Will you quote only the lines starting at the one that contains "Reorder (62,276), (377,567), (532,396), (275,72), (451,660)" and ending with the last line of the listing below, inclusive?
====================
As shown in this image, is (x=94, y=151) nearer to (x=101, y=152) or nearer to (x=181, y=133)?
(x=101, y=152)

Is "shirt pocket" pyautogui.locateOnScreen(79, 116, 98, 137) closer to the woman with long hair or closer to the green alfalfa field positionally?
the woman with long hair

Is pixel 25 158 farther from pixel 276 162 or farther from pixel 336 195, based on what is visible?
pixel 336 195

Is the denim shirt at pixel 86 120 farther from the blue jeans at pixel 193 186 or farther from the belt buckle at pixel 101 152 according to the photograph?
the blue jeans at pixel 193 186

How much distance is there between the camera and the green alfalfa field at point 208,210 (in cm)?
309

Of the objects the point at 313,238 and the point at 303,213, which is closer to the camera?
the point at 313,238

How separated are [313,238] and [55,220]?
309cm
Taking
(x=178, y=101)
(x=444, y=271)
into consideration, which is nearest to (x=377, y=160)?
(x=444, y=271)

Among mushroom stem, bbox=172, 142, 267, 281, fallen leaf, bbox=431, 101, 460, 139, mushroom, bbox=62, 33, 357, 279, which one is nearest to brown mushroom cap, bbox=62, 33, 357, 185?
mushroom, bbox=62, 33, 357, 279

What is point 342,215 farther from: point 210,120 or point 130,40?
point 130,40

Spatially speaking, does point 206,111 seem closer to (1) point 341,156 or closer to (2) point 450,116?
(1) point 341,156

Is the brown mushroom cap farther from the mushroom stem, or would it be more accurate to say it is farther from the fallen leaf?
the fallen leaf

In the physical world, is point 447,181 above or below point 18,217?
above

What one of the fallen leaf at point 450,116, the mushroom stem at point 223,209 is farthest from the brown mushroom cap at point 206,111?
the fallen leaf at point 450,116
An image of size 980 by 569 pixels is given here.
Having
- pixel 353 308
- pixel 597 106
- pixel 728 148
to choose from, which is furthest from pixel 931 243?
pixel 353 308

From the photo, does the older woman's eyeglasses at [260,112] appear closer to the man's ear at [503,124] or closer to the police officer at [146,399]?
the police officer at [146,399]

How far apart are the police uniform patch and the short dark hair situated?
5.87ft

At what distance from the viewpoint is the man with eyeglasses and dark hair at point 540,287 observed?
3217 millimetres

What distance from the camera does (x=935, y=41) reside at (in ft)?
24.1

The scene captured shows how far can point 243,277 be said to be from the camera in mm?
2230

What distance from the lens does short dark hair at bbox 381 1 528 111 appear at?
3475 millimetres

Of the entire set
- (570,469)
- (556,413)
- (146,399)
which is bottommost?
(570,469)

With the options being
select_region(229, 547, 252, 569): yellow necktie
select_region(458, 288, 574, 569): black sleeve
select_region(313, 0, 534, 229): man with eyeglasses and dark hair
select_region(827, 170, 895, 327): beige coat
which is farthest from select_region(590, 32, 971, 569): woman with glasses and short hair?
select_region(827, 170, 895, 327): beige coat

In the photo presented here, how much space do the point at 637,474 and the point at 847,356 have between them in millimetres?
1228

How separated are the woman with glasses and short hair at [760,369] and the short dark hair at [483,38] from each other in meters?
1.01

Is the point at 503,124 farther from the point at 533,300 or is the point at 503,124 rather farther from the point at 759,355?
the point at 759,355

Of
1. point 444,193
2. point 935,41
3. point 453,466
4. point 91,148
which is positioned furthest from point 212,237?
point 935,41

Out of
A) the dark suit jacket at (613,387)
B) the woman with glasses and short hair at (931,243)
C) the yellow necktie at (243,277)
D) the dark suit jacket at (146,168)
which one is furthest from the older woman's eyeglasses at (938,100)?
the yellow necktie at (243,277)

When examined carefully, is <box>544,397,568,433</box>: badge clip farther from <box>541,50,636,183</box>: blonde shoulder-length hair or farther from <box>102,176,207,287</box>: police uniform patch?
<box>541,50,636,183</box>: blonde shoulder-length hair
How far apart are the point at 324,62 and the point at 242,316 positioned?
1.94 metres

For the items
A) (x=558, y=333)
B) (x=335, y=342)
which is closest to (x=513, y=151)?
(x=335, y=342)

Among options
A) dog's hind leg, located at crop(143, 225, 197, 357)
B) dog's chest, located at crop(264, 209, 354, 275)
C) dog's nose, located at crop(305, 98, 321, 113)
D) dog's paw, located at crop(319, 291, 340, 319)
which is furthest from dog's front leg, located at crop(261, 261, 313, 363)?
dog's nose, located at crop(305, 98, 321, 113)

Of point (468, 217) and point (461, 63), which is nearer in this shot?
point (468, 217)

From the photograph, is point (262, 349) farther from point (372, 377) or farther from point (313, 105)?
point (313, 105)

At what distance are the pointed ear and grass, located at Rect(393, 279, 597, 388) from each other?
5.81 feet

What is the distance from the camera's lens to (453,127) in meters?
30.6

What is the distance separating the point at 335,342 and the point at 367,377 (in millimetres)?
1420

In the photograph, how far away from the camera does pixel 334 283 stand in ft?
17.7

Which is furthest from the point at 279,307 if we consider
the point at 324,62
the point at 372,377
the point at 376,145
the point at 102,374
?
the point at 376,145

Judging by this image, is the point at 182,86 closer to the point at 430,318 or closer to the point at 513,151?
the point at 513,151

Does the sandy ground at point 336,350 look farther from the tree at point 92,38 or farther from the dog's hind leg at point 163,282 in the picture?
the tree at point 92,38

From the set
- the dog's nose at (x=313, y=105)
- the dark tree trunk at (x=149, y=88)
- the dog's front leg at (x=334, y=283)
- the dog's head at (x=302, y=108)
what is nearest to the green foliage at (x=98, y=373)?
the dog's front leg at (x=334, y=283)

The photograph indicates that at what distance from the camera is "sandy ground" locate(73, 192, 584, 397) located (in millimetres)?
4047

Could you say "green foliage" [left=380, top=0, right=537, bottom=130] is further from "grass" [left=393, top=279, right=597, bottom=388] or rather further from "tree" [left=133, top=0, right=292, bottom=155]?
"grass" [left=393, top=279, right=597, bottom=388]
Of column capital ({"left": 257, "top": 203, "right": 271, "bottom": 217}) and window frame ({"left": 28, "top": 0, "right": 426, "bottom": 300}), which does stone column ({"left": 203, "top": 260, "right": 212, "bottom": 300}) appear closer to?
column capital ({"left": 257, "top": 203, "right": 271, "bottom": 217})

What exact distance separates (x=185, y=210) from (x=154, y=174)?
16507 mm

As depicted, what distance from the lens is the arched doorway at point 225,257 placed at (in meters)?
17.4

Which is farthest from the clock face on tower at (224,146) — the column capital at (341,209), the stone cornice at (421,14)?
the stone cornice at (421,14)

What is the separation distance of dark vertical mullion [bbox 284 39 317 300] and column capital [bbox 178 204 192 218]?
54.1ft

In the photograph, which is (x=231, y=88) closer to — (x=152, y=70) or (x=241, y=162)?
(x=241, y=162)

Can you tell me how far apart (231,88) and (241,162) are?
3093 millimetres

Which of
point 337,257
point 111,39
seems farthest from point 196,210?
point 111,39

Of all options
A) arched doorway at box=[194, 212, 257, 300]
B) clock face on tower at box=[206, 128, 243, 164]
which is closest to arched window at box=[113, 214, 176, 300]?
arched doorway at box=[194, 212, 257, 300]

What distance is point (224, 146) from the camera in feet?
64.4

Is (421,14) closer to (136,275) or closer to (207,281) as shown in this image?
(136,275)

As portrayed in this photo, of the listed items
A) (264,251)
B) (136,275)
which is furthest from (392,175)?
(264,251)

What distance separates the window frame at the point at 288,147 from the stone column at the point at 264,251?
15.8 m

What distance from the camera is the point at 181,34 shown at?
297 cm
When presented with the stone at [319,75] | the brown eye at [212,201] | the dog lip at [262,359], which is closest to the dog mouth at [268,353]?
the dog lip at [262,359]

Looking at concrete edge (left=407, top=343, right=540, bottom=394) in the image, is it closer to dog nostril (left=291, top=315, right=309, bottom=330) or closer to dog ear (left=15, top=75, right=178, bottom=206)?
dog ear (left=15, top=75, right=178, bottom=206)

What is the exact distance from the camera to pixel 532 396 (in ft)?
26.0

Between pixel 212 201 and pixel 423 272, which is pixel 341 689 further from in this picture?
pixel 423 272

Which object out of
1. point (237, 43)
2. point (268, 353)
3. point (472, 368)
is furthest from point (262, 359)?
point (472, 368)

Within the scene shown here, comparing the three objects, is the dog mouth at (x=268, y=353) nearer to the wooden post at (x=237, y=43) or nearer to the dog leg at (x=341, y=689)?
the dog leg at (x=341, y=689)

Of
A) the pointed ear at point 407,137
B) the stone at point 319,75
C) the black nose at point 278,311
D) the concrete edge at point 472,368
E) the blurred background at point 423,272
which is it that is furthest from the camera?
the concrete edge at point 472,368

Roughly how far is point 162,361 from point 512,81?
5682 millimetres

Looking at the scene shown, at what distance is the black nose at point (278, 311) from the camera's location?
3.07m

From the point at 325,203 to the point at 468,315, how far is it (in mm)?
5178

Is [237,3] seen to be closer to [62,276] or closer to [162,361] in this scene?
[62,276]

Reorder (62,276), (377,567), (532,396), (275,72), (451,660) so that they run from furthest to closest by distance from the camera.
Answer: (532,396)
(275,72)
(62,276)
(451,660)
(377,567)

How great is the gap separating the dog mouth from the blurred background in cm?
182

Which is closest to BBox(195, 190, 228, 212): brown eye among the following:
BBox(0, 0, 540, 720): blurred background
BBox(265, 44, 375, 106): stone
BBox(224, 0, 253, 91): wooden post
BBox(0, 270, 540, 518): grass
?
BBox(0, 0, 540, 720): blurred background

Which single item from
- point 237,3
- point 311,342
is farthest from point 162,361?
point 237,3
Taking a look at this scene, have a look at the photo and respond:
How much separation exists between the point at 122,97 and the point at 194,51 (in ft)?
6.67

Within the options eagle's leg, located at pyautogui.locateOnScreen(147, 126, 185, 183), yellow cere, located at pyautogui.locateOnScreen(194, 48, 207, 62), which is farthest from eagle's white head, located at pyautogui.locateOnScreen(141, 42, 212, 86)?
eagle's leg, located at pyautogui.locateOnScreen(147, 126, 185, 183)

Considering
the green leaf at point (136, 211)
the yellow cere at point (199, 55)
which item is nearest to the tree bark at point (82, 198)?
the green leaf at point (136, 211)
====================
- **Result of the task**:
Reorder (62,276), (377,567), (532,396), (275,72), (451,660) so that they run from furthest to closest by distance from the camera.
Answer: (532,396)
(275,72)
(62,276)
(451,660)
(377,567)

How great is the gap separating the dog mouth from the blurred background in cm?
182

Which is closest to BBox(195, 190, 228, 212): brown eye among the following:
BBox(0, 0, 540, 720): blurred background
BBox(265, 44, 375, 106): stone
BBox(224, 0, 253, 91): wooden post
BBox(0, 270, 540, 518): grass
?
BBox(0, 0, 540, 720): blurred background

Which single item from
- point 237,3
- point 311,342
is farthest from point 162,361?
point 237,3
Taking a look at this scene, have a look at the photo and respond:
How much separation exists between the point at 122,97 and the point at 194,51 (in ft)?
6.67

Within the options eagle's leg, located at pyautogui.locateOnScreen(147, 126, 185, 183), yellow cere, located at pyautogui.locateOnScreen(194, 48, 207, 62), which is farthest from eagle's white head, located at pyautogui.locateOnScreen(141, 42, 212, 86)?
eagle's leg, located at pyautogui.locateOnScreen(147, 126, 185, 183)

Considering
the green leaf at point (136, 211)
the yellow cere at point (199, 55)
which item is nearest to the tree bark at point (82, 198)?
the green leaf at point (136, 211)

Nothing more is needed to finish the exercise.